Antes da resposta da promotoria, Daniel já havia prestado esclarecimentos à câmara de Vereadores. O grupo espera agora por um pronunciamento da prefeitura, enquanto também aguarda o documento de liberação da live. “Estamos com o evento organizado pra divulgar a data em breve”, informa.
Caso repercutiu nacionalmente; houve manifestações contrárias e de apoio na câmara de vereadores
Para a vereadora Anna Carolina Martins (PSDB), a medida da promotoria foi acertada. “Infelizmente muitas pessoas pré-julgaram o projeto só por conta do nome, sendo que não há qualquer envolvimento de menores na peça, que também é voltada para adultos”, disse.
Ela ressaltou entender a incompreensão das pessoas no primeiro momento, mas não a censura do executivo, que determinou a suspensão do evento. “Cancelar um evento apenas por que não gostou do tema tem nome: censura. E qualquer tipo de censura deve ser repudiada”, completou. O caso repercutiu nas redes sociais e em todo o Brasil.

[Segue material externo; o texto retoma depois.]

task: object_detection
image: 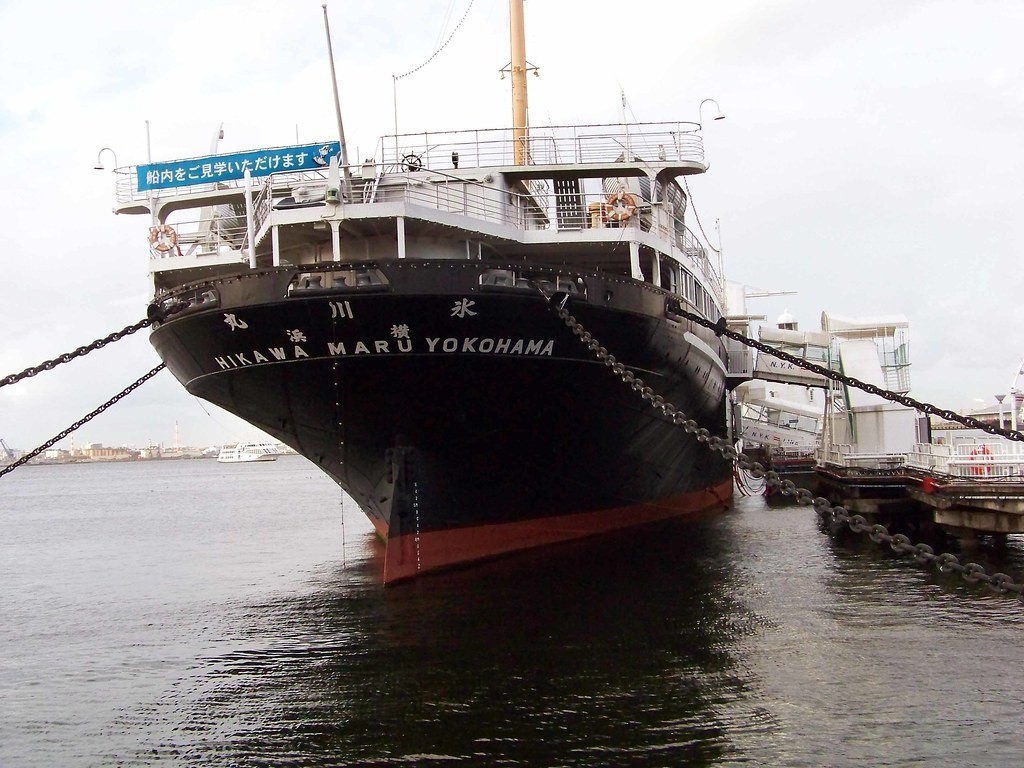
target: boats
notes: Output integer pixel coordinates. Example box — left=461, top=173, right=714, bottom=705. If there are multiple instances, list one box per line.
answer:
left=90, top=1, right=1022, bottom=588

A vereadora Hilda Deola (PDT) disse que o arquivamento do MP veio para esclarecer as dúvidas que ainda existiam sobre o evento. “O projeto e seu proponente foram alvos de ameaças e ofensas que distorciam o conteúdo que seria apresentado e como seria apresentado”, comentou.

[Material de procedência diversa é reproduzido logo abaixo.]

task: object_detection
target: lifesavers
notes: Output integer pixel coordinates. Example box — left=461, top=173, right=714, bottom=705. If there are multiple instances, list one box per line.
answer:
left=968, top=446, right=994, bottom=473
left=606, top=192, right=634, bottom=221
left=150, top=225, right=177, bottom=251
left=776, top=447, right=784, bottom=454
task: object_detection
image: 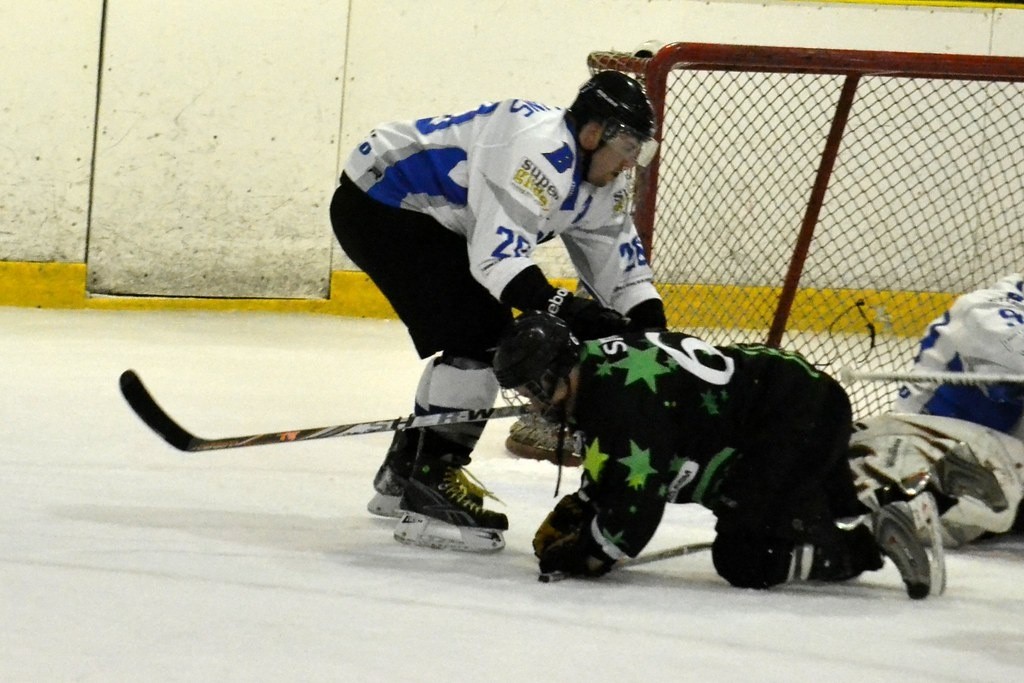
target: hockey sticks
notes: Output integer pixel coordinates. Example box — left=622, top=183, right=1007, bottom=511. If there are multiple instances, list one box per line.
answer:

A parlamentar frisou que continua acompanhando a situação até que tudo se resolva definidamente. O vereador Adriano Klawa (PSL), que havia se posicionado contrário ao projeto, disse respeitar a decisão do ministério Público e avisou que não pretende contestar, considerando que não foi ele quem levou o caso à promotoria. “Apenas entendo que no folder de divulgação deveria constar a classificação indicativa da faixa-etária”, defendeu.
O vereador Beto Cunha (PSDB) também havia se manifestado contra. Ele levou o caso ao prefeito que, segundo Beto, “interviu de forma coerente”. Na ocasião, o parlamentar criticou o uso de dinheiro público para “interesse ideológico” e avaliou que o projeto incitaria a “homossexualidade infantil”.

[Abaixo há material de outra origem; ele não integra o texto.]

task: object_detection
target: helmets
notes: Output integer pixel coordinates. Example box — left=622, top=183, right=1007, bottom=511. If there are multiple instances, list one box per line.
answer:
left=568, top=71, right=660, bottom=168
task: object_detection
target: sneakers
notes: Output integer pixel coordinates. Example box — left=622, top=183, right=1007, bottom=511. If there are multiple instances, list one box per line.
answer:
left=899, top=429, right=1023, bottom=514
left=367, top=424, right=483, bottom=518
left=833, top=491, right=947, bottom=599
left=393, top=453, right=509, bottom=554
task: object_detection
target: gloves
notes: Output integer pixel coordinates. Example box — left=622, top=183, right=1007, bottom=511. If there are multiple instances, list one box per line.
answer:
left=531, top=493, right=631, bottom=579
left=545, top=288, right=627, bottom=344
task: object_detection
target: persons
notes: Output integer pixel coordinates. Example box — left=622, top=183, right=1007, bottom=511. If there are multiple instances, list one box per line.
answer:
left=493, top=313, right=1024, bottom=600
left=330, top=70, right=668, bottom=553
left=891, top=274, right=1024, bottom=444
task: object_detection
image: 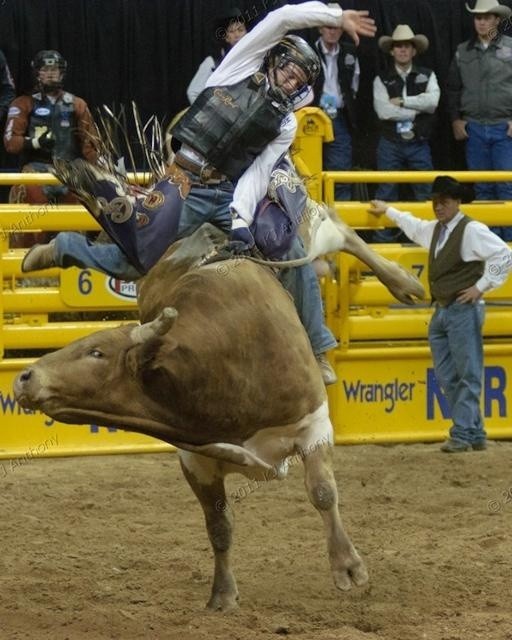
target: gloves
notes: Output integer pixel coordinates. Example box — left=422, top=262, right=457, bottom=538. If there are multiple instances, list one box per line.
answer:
left=38, top=132, right=54, bottom=149
left=229, top=213, right=257, bottom=253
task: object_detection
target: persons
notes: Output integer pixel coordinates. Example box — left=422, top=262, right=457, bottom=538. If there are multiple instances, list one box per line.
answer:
left=2, top=1, right=511, bottom=454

Programa com artistas vítimas da homofobia
O evento “Roda Bixa – Criança Viada Show” se trata de uma atividade dentro de um projeto cultural chamado Ações para Reexistir, idealizado pelo ator Daniel Olivetto, conhecido pelo trabalho junto ao grupo de teatro Cia Experimentus, de Itajaí. O projeto prevê uma série de conteúdos com podcasts e vídeos voltados para adultos.
A live censurada em maio era de lançamento do programa, com convidados e produtores. A suspensão gerou repercussão nacional e obteve apoio do secretário Nacional de Cultura do governo Bolsonaro, Mário Frias. A série traz entrevistas com artistas homossexuais que sofreram bulliyng na infância por terem comportamentos interpretados como “diferentes do padrão heterossexual”.
O projeto foi contemplado com recursos federais da lei Aldir Blanc, para auxílio emergencial aos artistas durante a pandemia. Em Itajaí, a comissão local distribuiu mais de R$ 1,4 milhão para projetos selecionados, atendendo cerca de duas mil pessoas do setor.